Covid has had a huge impact on our interest in the Metaverse. When we couldn’t meet in person anymore, we wanted to find new ways to connect. “We were suddenly trying to figure out how to help kids have birthday parties in the metaverse or how we could create social communities that felt more face-to-face and experiential. We’ve been going that way with AR and VR for some time now, but this is about the complete immersive experience where we’re creating a new way to connect through virtual worlds — especially, when not being able to connect in the real world.”

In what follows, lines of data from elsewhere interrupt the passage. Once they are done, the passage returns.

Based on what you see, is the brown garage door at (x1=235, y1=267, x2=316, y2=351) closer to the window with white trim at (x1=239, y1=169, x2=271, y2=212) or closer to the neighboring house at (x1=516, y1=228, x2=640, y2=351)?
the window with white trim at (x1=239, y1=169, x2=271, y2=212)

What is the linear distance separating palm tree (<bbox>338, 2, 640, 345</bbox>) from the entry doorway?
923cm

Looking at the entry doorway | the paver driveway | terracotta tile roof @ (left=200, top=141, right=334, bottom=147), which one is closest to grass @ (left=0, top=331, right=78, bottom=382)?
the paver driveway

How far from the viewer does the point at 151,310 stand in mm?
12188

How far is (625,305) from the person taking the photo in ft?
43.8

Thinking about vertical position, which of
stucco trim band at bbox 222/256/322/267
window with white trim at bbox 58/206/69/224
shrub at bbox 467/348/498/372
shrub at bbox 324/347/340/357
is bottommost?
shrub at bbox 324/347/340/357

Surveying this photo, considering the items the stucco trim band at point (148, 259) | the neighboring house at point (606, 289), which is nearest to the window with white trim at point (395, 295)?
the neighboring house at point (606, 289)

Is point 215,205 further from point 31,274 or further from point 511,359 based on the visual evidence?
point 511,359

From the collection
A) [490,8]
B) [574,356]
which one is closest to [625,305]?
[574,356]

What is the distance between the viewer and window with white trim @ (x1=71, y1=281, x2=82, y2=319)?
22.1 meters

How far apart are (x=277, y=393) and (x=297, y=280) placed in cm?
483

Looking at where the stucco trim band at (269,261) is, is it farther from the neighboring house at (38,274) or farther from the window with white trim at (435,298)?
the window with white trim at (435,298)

One thing’s for sure, NFTs have gone through the roof in the past year. They open a whole new, different, and strange world of how people place value on things that are intangible, and lead to questions about ownership, what it means and what the long-term value of an NFT is. Instagram is trying to get into the game, brands are experimenting with it, and it’s exciting for many people. For brands, it is important to know how to engage within this new space and create value for their customers and themselves.

“The other question I get a lot is how brands can start building a community, bringing their customers together, and engaging with them more deeply. We talk a lot about the fact that brands can’t authentically share every single marketing message that they want to be out there. They should focus on the intention of their products, the idea of the brand experience that they want to deliver. In the end, they need others to back up their value; they need people to say that they love the products, that the brand stands for something great. So, they need to think about the voices who represent them, the influencers, the customers, the partners — because a brand isn’t believable on its own.

A smartphone screen showing the icons of different social media apps
Photo source

The future of social media

“Creators will take the lead. They have the loudest voice and will shape what these communities will look like in the future. I don’t think that brands or the platforms themselves can afford to be driving and telling communities what they need to be.”

“So much of social media is a response to what is happening in the real world. The feeling of loss after covid, a war-torn time period, the disenchantment we have with polarisation in the world. Over the next few years, we will see how much social media is about connecting around things that are happening in real life, in the metaverse, and around virtual communities that are at the intersection of the metaverse and real life. What’s important is that it has to grow organically, it’s not a ‘If you build it, they will come’ situation anymore, they have to create it on their own. People want to connect with others that understand them. I don’t think we’ve given up on that, especially Gen Z who are interested in social values behind a community and the power it can bring. The creators who will lead the way are the ones who are respected for standing out and being notable for what they stand for.”

“A lot of companies are trying to impose their brand on their followers top-down versus letting their community drive that bottom-up. If a brand really wants to build a community of enthusiasts and advocates, they need to listen to them and know who they are in the first place. It’s very much a challenge and an opportunity to understand the mindset of an audience as it is evolving and to bring a brand into an atmosphere that they don’t control. Brands are contributors and facilitators of their social presence but the customer is the owner of it. That’s why we need to provide them with what they want: connecting, talking, and sharing.”